Firstly, I just wanted to thank Unreal Development and @SebHillaire for their work on Volumetric Clouds (I’ve been attending Siggraph as well and the UE talks on atmospherics there were great).

I’d been using my own Raymarcher for a personal project, but I’m hoping I’d be able to swap it out for the new 4.26 volumetrics. One thing does confuse me a bit though, and I’m not sure what’s causing the effect I’m seeing.

I understand that increasing the distance would have a negative effect on the integrity, unless you also increase the ‘slice’ count as well. But I don’t understand this artifact I’m seeing that is centered on the XY plane of the viewer’s Z world position? (even a camera rotated about the local X axis still shows this artiface through the world XY-plane.

A video probably demonstrates the issue a little better than words here:

@Arkiruthis The issue which you recorded is a common issue with raymarching when you set the max distance for the raymarch it will lose or distort details. To not record a whole video, I searched a video from a guy which explains exactly what you are facing at this point forward at the video below:

There are ways to prevent this, but will come with a cost.
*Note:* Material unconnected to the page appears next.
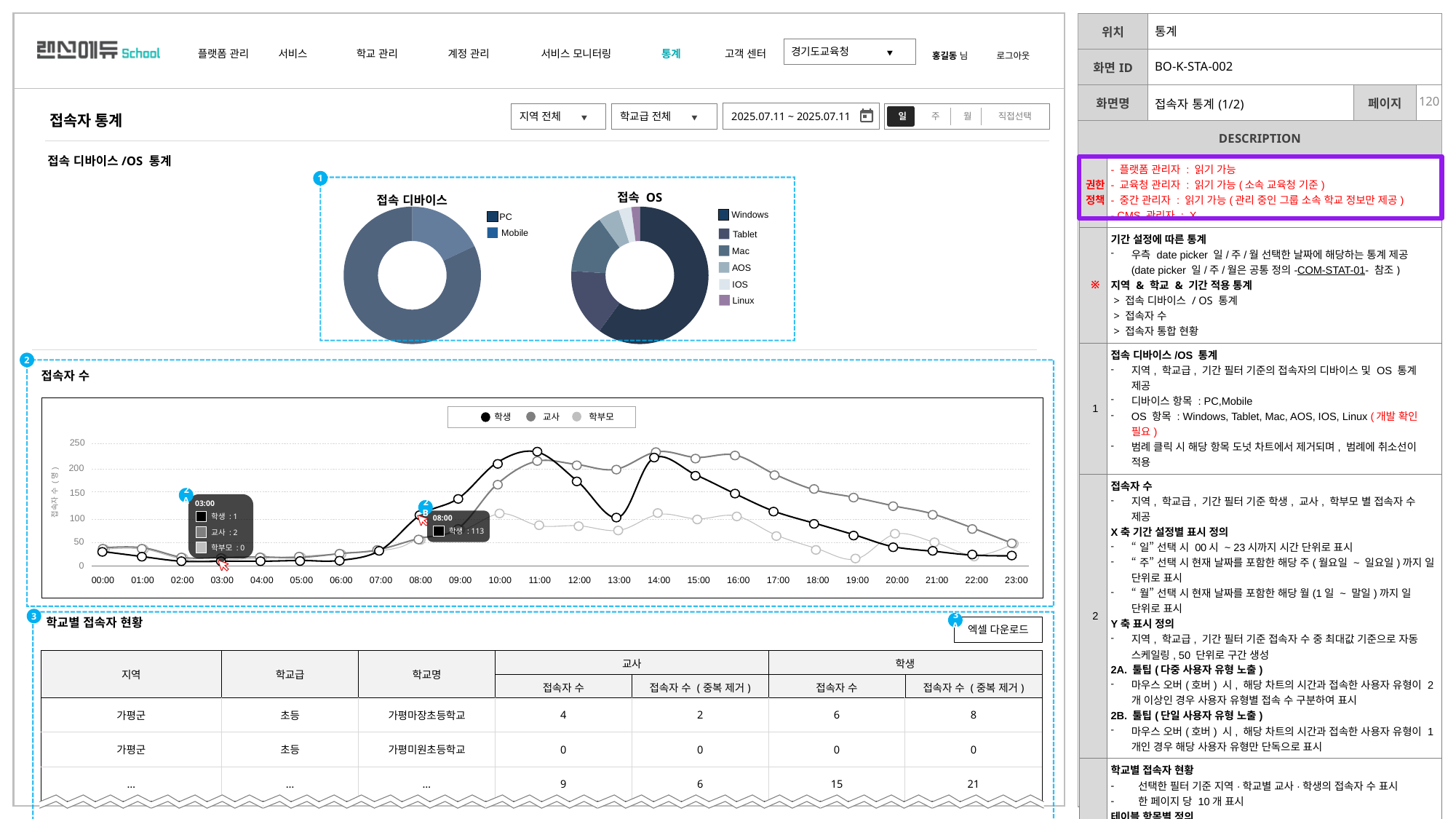
In the 접속 디바이스 donut chart, how many entries does the legend list? 2 In the 접속자 수 line chart, how many time points are shown on the x axis? 24 In the 접속 OS donut chart, how many entries does the legend list? 6 What kind of chart is the 접속자 수 chart? line chart In the 접속 OS donut chart, which OS has the largest share? Windows In the 접속자 수 line chart, what is the 교사 value shown in the tooltip at 03:00? 2 In the 접속 디바이스 donut chart, which category has the larger share, PC or Mobile? PC In the 접속자 수 line chart, does the 학생 line rise or fall from 08:00 to 11:00? rise In the 접속자 수 line chart, is the 학생 value at 11:00 greater or less than 200? greater In the 접속자 수 line chart, what is the 학생 value shown in the tooltip at 08:00? 113 In the 접속자 수 line chart, at 03:00 which is larger, 학생 or 교사? 교사 In the 접속자 수 line chart, how many series does the legend list? 3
Unfortunately I can’t :frowning: A month ago I went to fetch the latest dev-rendering changes and the compile failed. Thinking it was because I updated VS2019 I’ve been trying to compile the engine ever since with the new changes, but haven’t been successful. Not sure what the issue is honestly…

The material isn’t as complicated as you might expect, it’s just two 2D textures (one noise for the “blanket” of clouds on the ground, and one random circle gradient texture for the big lightshafts) projected in worldspace and then on top of that I have two panning volume noise textures cutting parts of the clouds out so it looks like they’re moving. I just used the volume noise textures that come with unreal (enable the volumetrics plugin if you want a couple more)

The light shafts are just a regular cloud volume, all I did was plug it into emissive. I used it to very surreal effect there but Ryan Brucks combined it with (I think) a sphere mask that changes location to get some pretty neat cloud lightning effects.

Overall working with it is almost exactly the same as working with a volume material for volumetric fog that is currently in 4.25. So if you want to start experimenting without 4.26, just turn on volumetric fog and throw a volume material on a cube. The main difference is that there are some super nice convenience data inputs for clouds, namely the normalized cloud height.

That’s a cool video, thanks for sharing. I’ll hopefully get some time to take a look. Seems strange I didn’t get this in my own raymarching solution, but then it’s doing stuff pretty brute-force per-fragment.

I’d been getting the same thing on the latest dev-rendering branch, always slightly different on each failure (almost random). Occasionally it was the old “compiler heap limit exceeded” error, other times undefined references to pretty basic class types (caused by PCH corruption I imagine).

I’ve discovered since then that if I build with half my processors (8 instead of 16) it usually builds fine. I couldn’t give a reason for it. My buildconfiguration.xml in case it gives any ideas for solving your own situation. (I’ve tried disabling SharedPCH as well, but limiting the processors worked for me). I’ve also boosted my minimum Pagefile on the drive with Unreal soruces to 1.5 * my ram.


<?xml version="1.0" encoding="utf-8" ?>
<Configuration xmlns="https://www.unrealengine.com/BuildConfiguration">
<ParallelExecutor>
<MaxProcessorCount>8</MaxProcessorCount>
</ParallelExecutor>
</Configuration>



@Arkiruthis compiling from source is ok using VS2017 and will be a better option since vendor console/mobile toolkits are not yet compiling error proof with VS2019, nothing much Epic can do on that, besides wait that they adjust their code.

Thanks for your tutorial, it’s very interesting.